Support Questions

Find answers, ask questions, and share your expertise

Trouble starting NFS Gateway (cannot access /tmp/.hdfs-nfs)

I have the HDP 2.5 sandbox installed on an Azure VM. Right now, I can't get hive or hdfs to function and see that my NFSGateways were not running. They won't restart.

I get these errors. I look and see that there is no /tmp/.hdfs-nfs file or directory in existence.

stderr: /var/lib/ambari-agent/data/errors-241.txt

Traceback (most recent call last):
  File "/var/lib/ambari-agent/cache/common-services/HDFS/", line 147, in <module>
  File "/usr/lib/python2.6/site-packages/resource_management/libraries/script/", line 280, in execute
  File "/usr/lib/python2.6/site-packages/resource_management/libraries/script/", line 720, in restart
    self.start(env, upgrade_type=upgrade_type)
  File "/var/lib/ambari-agent/cache/common-services/HDFS/", line 57, in start
  File "/var/lib/ambari-agent/cache/common-services/HDFS/", line 71, in configure
  File "/var/lib/ambari-agent/cache/common-services/HDFS/", line 66, in nfsgateway
    group = params.user_group,
  File "/usr/lib/python2.6/site-packages/resource_management/core/", line 155, in __init__
  File "/usr/lib/python2.6/site-packages/resource_management/core/", line 160, in run
    self.run_action(resource, action)
  File "/usr/lib/python2.6/site-packages/resource_management/core/", line 124, in run_action
  File "/usr/lib/python2.6/site-packages/resource_management/core/providers/", line 191, in action_create
    sudo.makedir(path, self.resource.mode or 0755)
  File "/usr/lib/python2.6/site-packages/resource_management/core/", line 90, in makedir
OSError: [Errno 22] Invalid argument: '/tmp/.hdfs-nfs'

If there are specific ports to expose or config files to edit, can you please specify under which user I should modify or run commands. Any direction on how to recover hdfs would be helpful. The hive service checked passed. In ambari, the hdfs data nodes look to be up and running too.

Thanks. - Colin


@Colin Cunningham

Can you provide more information on what you mean by "I can't get hive or hdfs to function". The NFSGateway is not needed for either Hive or HDFS to function properly. The NFSGateway is used only to mount the HDFS file system via NFS for other servers or systems outside of Hadoop.

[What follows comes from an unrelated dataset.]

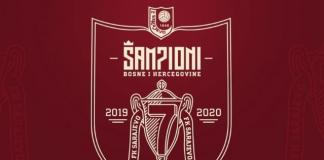 Screenshot 2020 06 01 Fk Sarajevo Se Oglasio Nakon Osvojene Titule Šokantno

@Michael Young Sure. I was trying to run a benchmark, ran into issues, so stepped back and tried to run the hive tutorial-100.

For that, I go to the Files View in Ambari. As admin or maria_dev, I saw this.


in the stack trace, I see

  Service 'hdfs' check failed:
org.apache.ambari.view.utils.hdfs.HdfsApiException: HDFS040 Couldn't open connection to HDFS

Is this enough to help in the diagnosis? I then went to the HDFS UI and tried to restart and that failed. I noted there the NFS gatesways were failing to start.

My only idea is to start over w/ a fresh build but that doesn't guarantee anything. thanks. -Colin

@Colin Cunningham

Can you provide the output from the Ambari tasks which attempts to restart HDFS? It looks like this:


Just expand the tasks that fail and copy/paste the errors that you see. The NFSGateway is probably failing to start because HDFS itself is not coming up properly. The logging information will also be in the HDFS logs located in /var/log/hadoop/hdfs on the Sandbox. You can look there as well.

@Michael Young. I believe I once saw the same order of tasks beforea and ti was the Restart NFSGateway that failed. I'm not sure how to access the view you see. Here is a different screenshot in case it is helpful.


@Michael Young restarthdfs.pngrestarthdfs.png OK. I attached the queue of stuff that HDFS said we needed to restart 9 components. It is a longer list than yours.

- Colin

It looks like you may be doing a restart of all components. Have you tried just restarting HDFS? I have attached two screenshots. The red arrows show how to get to the option:



@Colin Cunningham

When a component says it needs to "restart components", that is related to configuration changes in Ambari. If you perform a "restart of affected components", the components won't always restart if they are in a stopped state.

I find doing a focused restart of the component after doing a restart of all affected components helps.

Removing the '-' from .hdfs-nfs in the HDFS Advanced config under the NFSGateway section on the "NFSGateway dump directory" parameter fixed it.

This is what it looks like.nfsgateway.png

Oddly, I didn't need do this on the HDP sandbox installed on my Linux desktop. Only that on the Azure VM gave me this fit.